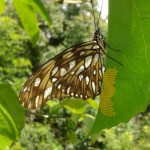 Butterfly laying yellow eggs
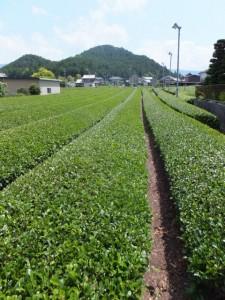 茶畑(大台町新田)
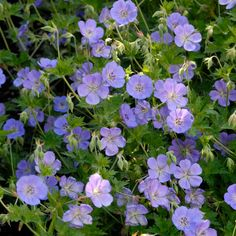 Get more color out of your perennials with this list of long blooming plants. Perennial Geranium, Hardy Geranium, Perennial Plant, Climbing Hydrangea, Climbing Vines, Long Blooming Perennials, Blooming Plants, Flowers, Geraniums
========
* _Required work_
Hand back the data exactly as it appears, with all pictures cut.

* _Output for this exercise_
 Butterfly laying yellow eggs
 茶畑(大台町新田)
 Get more color out of your perennials with this list of long blooming plants. Perennial Geranium, Hardy Geranium, Perennial Plant, Climbing Hydrangea, Climbing Vines, Long Blooming Perennials, Blooming Plants, Flowers, Geraniums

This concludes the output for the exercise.